More to the point, he is accused of being far too soft in the AIG settlement — allowing the banks and investment banks — and particularly Goldman Sachs — to get away with being paid off 100% on the dollar for their bad investments in credit default swaps. There are two problems with this analysis. First, most of the banks had either insufficient or no capital. It is not as though you were dealing with plush and successful businesses. So every penny you whacked them for in a settlement simply increased the level of capital inadequacy you were then going to have to solve. Second, the credit default swaps were insurance contracts. (That they could be sold as insurance companies without any of the capital reserves normally required and with almost infinite leverage was an enormous regulatory failure but they were.) I have been told by securities lawyers who deal with this stuff that every “haircut” forced on the banks could have been a legal claim involving totally different and completely plain vanilla lines of insurance. So if AIG is only required to pay off to the banks some percentage less than 100%, there is no legal reason why AIG would not also be able to pay off less than 100% to the holders of perfectly legitimate other insurance. This is an endless morass.

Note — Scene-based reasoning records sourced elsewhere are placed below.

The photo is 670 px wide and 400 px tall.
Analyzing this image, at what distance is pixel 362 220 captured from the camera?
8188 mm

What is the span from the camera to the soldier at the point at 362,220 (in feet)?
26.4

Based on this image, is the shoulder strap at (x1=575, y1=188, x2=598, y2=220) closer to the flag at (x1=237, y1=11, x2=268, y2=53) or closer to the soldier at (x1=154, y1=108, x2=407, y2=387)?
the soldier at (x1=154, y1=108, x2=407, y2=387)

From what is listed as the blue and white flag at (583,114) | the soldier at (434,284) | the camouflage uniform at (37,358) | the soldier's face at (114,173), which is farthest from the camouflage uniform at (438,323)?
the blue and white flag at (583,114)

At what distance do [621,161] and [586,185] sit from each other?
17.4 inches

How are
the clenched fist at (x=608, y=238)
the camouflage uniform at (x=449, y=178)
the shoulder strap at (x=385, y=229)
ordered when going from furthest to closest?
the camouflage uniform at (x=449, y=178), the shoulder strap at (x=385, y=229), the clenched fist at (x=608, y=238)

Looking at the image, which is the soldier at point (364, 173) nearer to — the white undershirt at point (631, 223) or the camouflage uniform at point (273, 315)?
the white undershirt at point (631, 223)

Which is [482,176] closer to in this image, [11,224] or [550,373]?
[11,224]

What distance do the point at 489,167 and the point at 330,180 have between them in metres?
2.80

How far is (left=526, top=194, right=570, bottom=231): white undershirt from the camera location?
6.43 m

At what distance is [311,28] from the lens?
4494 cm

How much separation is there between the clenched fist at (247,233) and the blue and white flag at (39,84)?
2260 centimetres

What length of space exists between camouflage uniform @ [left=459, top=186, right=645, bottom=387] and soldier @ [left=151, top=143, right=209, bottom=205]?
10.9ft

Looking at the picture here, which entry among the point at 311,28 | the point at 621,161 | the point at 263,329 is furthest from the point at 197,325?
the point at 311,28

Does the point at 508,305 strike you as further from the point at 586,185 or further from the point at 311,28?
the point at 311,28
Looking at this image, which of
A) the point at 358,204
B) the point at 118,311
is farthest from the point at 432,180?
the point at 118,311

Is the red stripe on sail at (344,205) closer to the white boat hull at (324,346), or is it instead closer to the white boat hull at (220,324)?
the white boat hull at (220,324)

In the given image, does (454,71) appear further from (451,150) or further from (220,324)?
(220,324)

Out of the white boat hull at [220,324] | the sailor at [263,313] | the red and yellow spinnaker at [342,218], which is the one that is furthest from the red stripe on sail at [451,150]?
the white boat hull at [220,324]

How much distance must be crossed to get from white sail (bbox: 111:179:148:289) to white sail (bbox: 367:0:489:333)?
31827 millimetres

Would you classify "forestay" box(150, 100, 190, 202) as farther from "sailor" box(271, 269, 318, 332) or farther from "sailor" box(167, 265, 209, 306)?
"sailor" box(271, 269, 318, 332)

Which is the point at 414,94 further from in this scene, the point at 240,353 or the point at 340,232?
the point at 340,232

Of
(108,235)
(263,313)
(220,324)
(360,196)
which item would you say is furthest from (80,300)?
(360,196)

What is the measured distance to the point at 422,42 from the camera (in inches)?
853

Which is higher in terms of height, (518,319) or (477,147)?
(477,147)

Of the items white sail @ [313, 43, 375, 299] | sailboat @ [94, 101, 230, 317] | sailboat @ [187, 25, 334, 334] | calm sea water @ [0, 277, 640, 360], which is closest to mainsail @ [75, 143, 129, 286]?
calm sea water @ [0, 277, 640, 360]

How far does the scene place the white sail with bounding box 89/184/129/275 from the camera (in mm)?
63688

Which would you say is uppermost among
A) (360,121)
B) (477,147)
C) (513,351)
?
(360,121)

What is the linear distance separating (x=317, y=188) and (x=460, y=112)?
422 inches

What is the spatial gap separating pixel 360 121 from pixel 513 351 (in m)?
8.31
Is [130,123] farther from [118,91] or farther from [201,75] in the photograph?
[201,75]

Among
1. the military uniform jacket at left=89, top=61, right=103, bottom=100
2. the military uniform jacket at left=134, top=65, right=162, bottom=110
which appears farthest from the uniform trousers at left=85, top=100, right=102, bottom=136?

I come back to where I started. Tim Geithner acted. He acted at the moment action was required, in circumstances no one else had every faced, and with the full knowledge that he would face exactly what he is now facing. I’ve known cabinet officers who would have found a way to run away from these decisions. But he acted, he was essentially right in his actions, and we are a lot better off today than we would be if he had avoided these decisions. Get off his back.

Roosevelt Institute Braintruster Bo Cutter is formerly a managing partner of Warburg Pincus, a major global private equity firm. Recently, he served as the leader of President Obama’s Office of Management and Budget (OMB) transition team.